Further scope of applicability of the present invention will become apparent from the detailed description given hereinafter. However, it should be understood that the detailed description and specific examples, while indicating preferred embodiments of the invention, are given by way of illustration only, since various changes and modifications within the spirit and scope of the invention will become apparent to those skilled in the art from this detailed description.

BRIEF DESCRIPTION OF THE DRAWINGS

FIG. 1 is a block diagram showing a basic arrangement of an accessory according to the first embodiment of the present invention;

FIG. 2 is a longitudinal sectional view showing a structure of the accessory according to the first embodiment of the present invention;

FIG. 3 is a partial, longitudinal sectional view of the structure, excluding a transparent body, of the accessory according to the first embodiment of the present invention;

FIG. 4 is a partial exploded view of the structure of the accessory shown in FIG. 3:

FIG. 5 is a circuit diagram showing an electrical circuit which can be applied to the accessory according to the first embodiment of the present invention;

FIG. 6 is a timing chart of a second pulse signal of the second pulse generator according to the first embodiment of the present invention;

FIGS. 7A, 7B, 7C, 7D, 7E, 7F, and 7G are timing charts of input and output signals of a signal processor according to the first embodiment of the present invention;

FIG. 8 shows an output signal table of electrical signals output to the signal processor according to the first embodiment of the present invention;

FIG. 9 is a longitudinal section view showing a structure of an accessory according to the second embodiment of the present invention; and

FIGS. 10A and 10B are perspective views showing applications of the accessory according to the first embodiment of the present invention.

DESCRIPTION OF THE PREFERRED EMBODIMENTS

FIG. 1 shows the basic structure of the accessory according to the first embodiment of the present invention. The present invention basically comprises a light emitter A, a signal processor B, a first pulse generator C, a second pulse generator D, and a photo detector E.

The light emitter A is arranged in or near a transparent body 1, and is connected to the signal processor B. The signal processor B is connected to the first pulse generator C, the second pulse generator D, and the photo detector E.

▶ [DATASET CONTENT]
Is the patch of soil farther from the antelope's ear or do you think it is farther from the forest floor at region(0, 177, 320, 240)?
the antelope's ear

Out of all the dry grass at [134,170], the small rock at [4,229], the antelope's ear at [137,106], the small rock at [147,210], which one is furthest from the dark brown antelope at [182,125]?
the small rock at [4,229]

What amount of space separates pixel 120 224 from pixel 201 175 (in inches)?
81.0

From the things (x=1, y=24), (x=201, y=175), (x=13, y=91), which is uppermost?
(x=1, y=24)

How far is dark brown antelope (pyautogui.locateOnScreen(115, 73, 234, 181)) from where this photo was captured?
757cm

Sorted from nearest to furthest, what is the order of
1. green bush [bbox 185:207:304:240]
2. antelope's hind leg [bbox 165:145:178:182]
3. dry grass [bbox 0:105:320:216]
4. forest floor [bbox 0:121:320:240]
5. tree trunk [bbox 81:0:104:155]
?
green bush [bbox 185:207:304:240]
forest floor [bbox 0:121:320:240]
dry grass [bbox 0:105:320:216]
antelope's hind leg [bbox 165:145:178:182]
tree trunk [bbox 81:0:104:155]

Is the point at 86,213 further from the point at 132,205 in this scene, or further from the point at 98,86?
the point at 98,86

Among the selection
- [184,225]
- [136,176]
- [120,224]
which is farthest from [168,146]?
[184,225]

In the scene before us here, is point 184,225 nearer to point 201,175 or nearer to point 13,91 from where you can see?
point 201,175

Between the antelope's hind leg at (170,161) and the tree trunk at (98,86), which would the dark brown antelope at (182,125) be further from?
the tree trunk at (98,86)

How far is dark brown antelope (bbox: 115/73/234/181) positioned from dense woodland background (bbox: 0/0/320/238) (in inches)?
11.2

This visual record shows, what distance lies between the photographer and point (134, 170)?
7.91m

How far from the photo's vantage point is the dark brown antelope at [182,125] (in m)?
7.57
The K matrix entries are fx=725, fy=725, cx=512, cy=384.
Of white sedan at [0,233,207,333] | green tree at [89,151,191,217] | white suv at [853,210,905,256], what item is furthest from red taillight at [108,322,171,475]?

▶ [GIVEN TASK]
Please answer these from the patent excerpt on the accessory:
1. Which embodiment does FIG. 9 show?
2. What kind of diagram is FIG. 5?
3. In the sentence beginning "The signal processor B is connected to," which three parts are named?

▶ [RESPONSE TO THIS TASK]
1. The second embodiment.
2. A circuit diagram of an electrical circuit that can be applied to the accessory of the first embodiment.
3. The first pulse generator C, the second pulse generator D, and the photo detector E.